Mom asked my father to marry her so she could get out of the house. Her mother died in childbirth on my grandfather’s birthday, leaving a newborn baby girl and six other daughters. Mom was only 13, the third oldest child.
Dad got drafted into the Army at age 20 during the Korean war. He was stationed in Austria. Mom gave birth to my oldest brother while Dad was overseas and she sent a telegram informing him he was the father of a baby boy.
After serving the required two years in the Army, Dad was discharged, got into sales, and worked long hours to support a growing family.
This video is 38 seconds long. The clown bike belonged to my nephew. Dad’s always been one to clown around.
For their 65th wedding anniversary last July, my parents celebrated in small ways, like going out to lunch and an afternoon at the beach. They weren’t up to having a big party like they did for their 60th.
Happy 85th Birthday, Dad!
Husband for 65 years, father of five, granddad to 16, great-granddad to fifteen and two on the way. May he continue to play tennis and do all his favorite things for many years to come. He says he’s enjoying life to the fullest.
What are your thoughts? Do you celebrate milestone birthdays? Do you play tennis? Are you ambidextrous?
I’d love to hear from you.
Thank you for stopping by!
Happy birthday to your father! That’s great he gets out and plays tennis. I bet staying active does make a difference. Tennis requires the mind to stay active as well, so douoble bonus.

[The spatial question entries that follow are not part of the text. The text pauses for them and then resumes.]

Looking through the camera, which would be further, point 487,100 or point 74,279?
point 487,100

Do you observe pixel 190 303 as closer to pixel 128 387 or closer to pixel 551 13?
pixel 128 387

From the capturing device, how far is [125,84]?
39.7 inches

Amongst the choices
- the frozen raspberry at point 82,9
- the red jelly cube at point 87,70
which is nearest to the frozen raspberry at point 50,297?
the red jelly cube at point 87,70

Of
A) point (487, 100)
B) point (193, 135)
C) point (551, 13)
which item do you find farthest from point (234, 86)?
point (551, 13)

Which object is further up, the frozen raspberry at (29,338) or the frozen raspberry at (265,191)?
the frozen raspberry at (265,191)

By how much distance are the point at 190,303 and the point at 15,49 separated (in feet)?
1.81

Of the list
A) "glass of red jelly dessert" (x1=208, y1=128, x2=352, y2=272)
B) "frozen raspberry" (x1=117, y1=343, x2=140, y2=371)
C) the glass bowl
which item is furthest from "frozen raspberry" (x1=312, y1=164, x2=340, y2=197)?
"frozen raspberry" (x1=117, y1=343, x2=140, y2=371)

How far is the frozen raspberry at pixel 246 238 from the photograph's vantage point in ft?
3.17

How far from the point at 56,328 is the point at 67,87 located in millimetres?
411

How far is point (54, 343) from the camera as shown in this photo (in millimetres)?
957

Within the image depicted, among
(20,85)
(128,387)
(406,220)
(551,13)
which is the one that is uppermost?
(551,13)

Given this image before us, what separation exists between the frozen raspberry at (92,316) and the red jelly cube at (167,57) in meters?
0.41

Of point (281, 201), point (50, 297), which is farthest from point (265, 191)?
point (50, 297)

Thanks, Alex! Yes, tennis has benefited Dad in many ways. If only every person could stay this active, we’d all be much healthier! Thanks for stopping by!
This is really special, Lynn…thanks for celebrating our dad today!
Thanks for celebrating with me, Pambelina. It’s a special day to still have our father with us. Thanks for visiting my site!
Happy Birthday, Lynn’s dad!
I don’t play tennis, and I’m definitely not ambidextrous, but so cool about him!
Aw, thanks so much, Jennette! Have a good week and thanks for stopping by!
Good job putting this together, a lot of history there.
Aw, thanks, Gordy. So nice to have you visit!